*Brief 1*: In the mountaineering account, rewrite the paragraph beginning "There were some key components of the plan" as a short bulleted list that keeps its main facts.
*Brief 2*: Write out the part of the mountaineering account from "Earlier this spring" to "on Mount Moran." word for word.
*Brief 3*: Write the next part of the mountaineering account, picking up after its final sentence.

Photography courtesy Elijah Weber
The mountains do not treat the proud and stubborn kindly. Sometimes that lesson can be reinforced with death, or serious injury. Most of the time, however, it is simply reinforced by pain and suffering. Spoiler alert, this is an account of one of those suffer-fests where no bodily harm occurred, but pain, misery and defeat were abundantly present.
Earlier this spring I met up with a new climbing/skiing partner, Lee Jennings, and we had a very successful day on the Middle Teton. We skinned in from the Taggart Lake parking area, climbed and summited the Middle via the Southwest Couloir. We then skied the SW and the Cave Couloirs on our way back down to the vehicles. This was a big day for me and stretched my limits of endurance. At the end of the day, we started talking about what we would like to do next. We both were quite intrigued with a spring attempt on Mount Moran.
Grandiose Plans and Schemes
There were some key components of the plan that needed to come together in order for us to pull it off successfully. The first requirement, for me, was to insure that we had multiple partners. Knowing that we had some bush whacking to do, and the remoteness of this climb had convinced me to only attempt it if we had 3-5 partners. Originally, the plan was a Friday/Saturday climb, with Sunday to return. As we got closer, people couldn’t get Friday off, and so we settled on Saturday/Sunday. The “trek” around Leigh Lake is long and arduous at best and a miserable deal-breaker at worst. We had planned on using canoes to cruise across the lake. Finally, the gate at Taggart parking area needed to be open prior to our 2:00 AM arrival.

*Supplied data*:
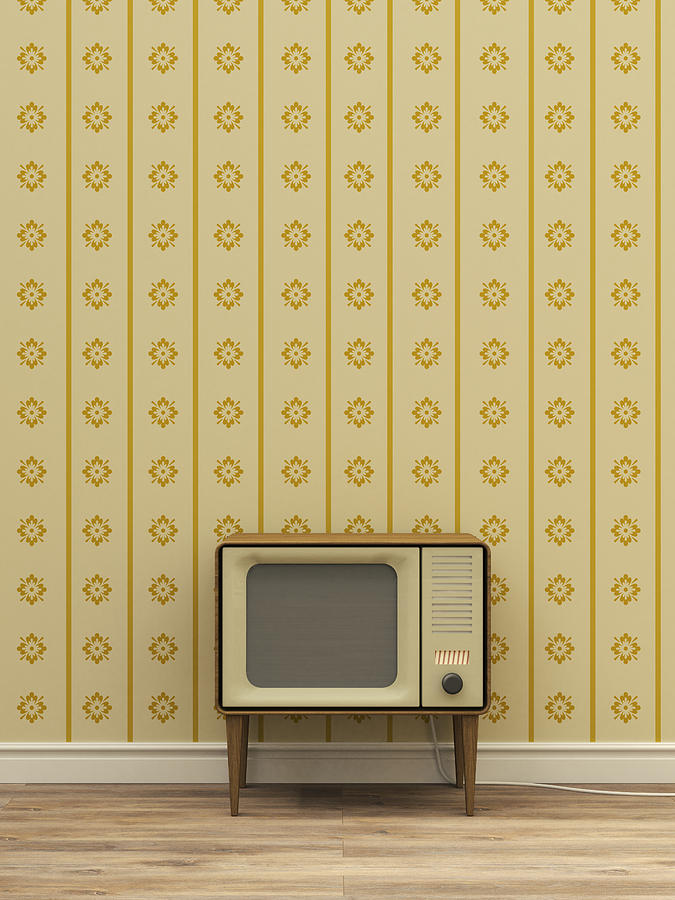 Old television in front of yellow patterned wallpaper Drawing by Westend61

--

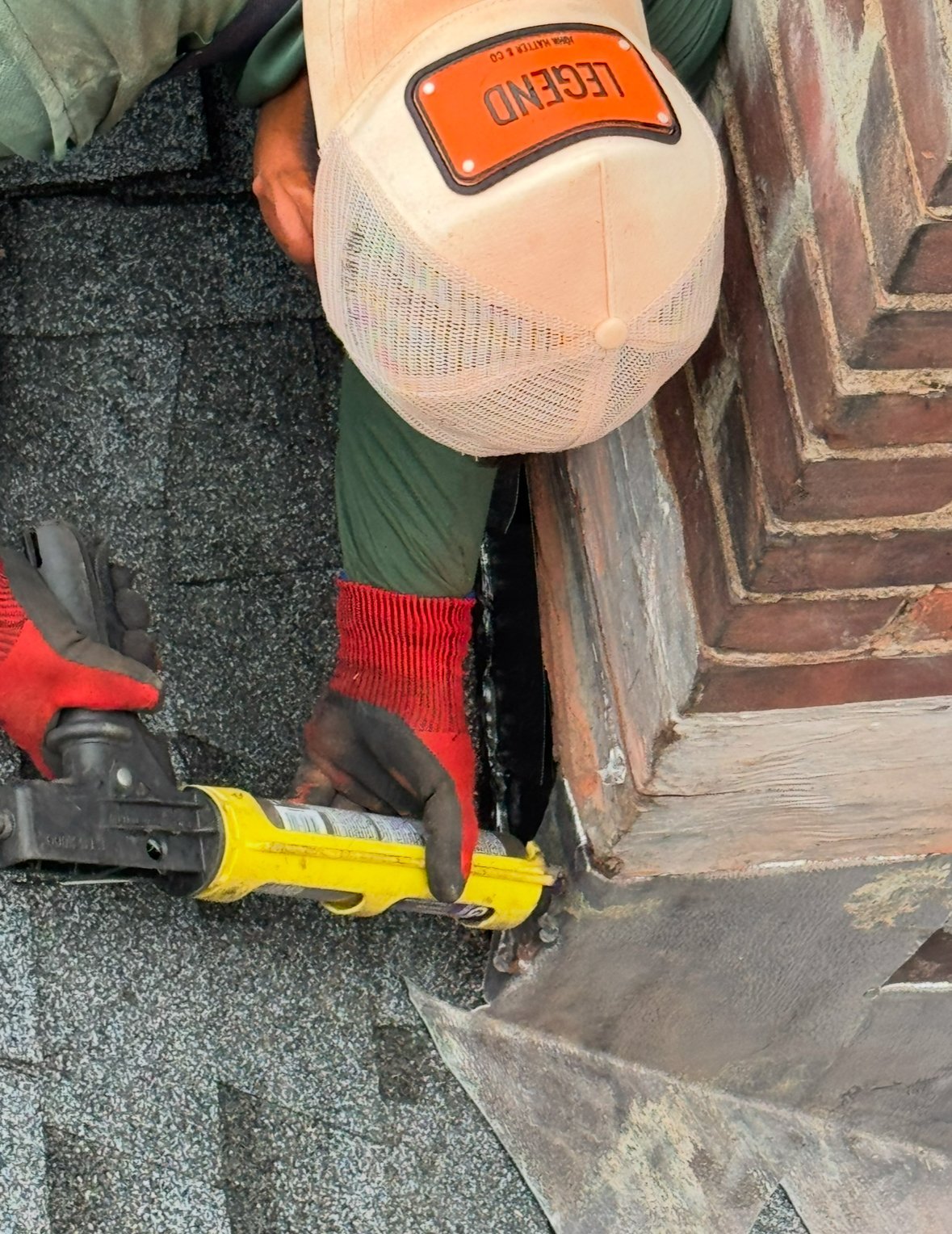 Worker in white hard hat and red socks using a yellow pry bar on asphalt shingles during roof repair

*Task answer 1*:
- Because of the bushwhacking and the remoteness of the climb, the writer would attempt it only with three to five partners.
- The plan was first a Friday/Saturday climb with Sunday to return, but because people couldn't get Friday off, it moved to Saturday/Sunday.
- Canoes would be used to cross Leigh Lake, since the trek around it is long and arduous at best and a miserable deal-breaker at worst.
- The gate at the Taggart parking area had to be open before the planned 2:00 AM arrival.

*Task answer 2*:
Earlier this spring I met up with a new climbing/skiing partner, Lee Jennings, and we had a very successful day on the Middle Teton. We skinned in from the Taggart Lake parking area, climbed and summited the Middle via the Southwest Couloir. We then skied the SW and the Cave Couloirs on our way back down to the vehicles. This was a big day for me and stretched my limits of endurance. At the end of the day, we started talking about what we would like to do next. We both were quite intrigued with a spring attempt on Mount Moran.

*Task answer 3*:
I ran this plan by one of the Exum guides that I have been with multiple times, and he suggested that we might think of Mount Saint John or Rock Chuck Peak instead. I was pretty set on Moran, and it seemed like the rest of our team was too. As we scouted things out on Saturday afternoon, we all notice how nice Buck Mountain was looking. We decided that if the gate to Jenny/String Lake area was still closed, we would head for Buck Mountain.
What we should have determined was that if ANY one of key components was not available, then we would ditch it and head for Buck. Had we done that, we wouldn’t even have attempted Moran because of two key strikes; namely the fact that we couldn’t canoe the lake, and we had to do this in one big continuous trek, car-to-car.
Let the “Suffer-fest” Commence (Part 1)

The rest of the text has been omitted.